Seven years after being proposed, Northern Pass is nearing a decision by the N.H. Site Evaluation Committee, which in February is expected to issue an oral decision on whether to grant a permit for the project much opposed in the North Country.

Whichever decision is issued, appeals and lawsuits will almost certainly follow, delaying the project once more into the foreseeable future.

But March 2017 saw two developments.

The first was Hydro-Quebec announcing it will no longer agree to pay for the U.S. segment of the Northern Pass line.
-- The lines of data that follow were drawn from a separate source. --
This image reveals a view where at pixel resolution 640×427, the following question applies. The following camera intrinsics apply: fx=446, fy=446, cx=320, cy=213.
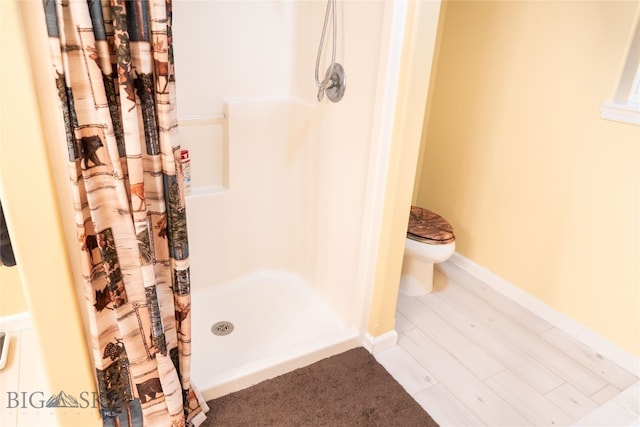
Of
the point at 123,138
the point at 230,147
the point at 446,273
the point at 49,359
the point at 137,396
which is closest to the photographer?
the point at 123,138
The second was the announcement of the $1.1 billion, 1,200-megawatt-capacity Granite State Reliable Power Link, proposed by National Grid and the Massachusetts nonprofit Citizens Energy, which seeks to import Canadian wind power along existing National Grid infrastructure through the Northeast Kingdom and into N.H. at the towns of Littleton and Monroe, to its terminus in Londonderry.
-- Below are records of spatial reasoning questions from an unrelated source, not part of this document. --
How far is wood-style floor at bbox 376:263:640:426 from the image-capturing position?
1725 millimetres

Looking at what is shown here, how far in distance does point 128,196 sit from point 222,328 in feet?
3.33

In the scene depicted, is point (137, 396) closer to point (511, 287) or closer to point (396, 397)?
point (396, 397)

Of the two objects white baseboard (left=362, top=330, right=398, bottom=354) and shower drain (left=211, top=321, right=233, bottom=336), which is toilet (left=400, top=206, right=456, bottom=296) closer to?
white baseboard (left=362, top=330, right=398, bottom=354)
Critics of the $1.6 billion, 1,090-megawatt-capacity Northern Pass have voiced support for the GSPL, saying its run along existing transmission infrastructure would not impact view sheds or property values.

Both Northern Pass and GSPL are among a half dozen transmission line proposals bid into the Massachusetts Clean Energy RFP, the winner of which is scheduled to be selected on or about Jan. 25.

The selected project would be funded by Massachusetts ratepayers.

If Northern Pass loses the Massachusetts RFP bid, it could be without a funder, at least in the near term.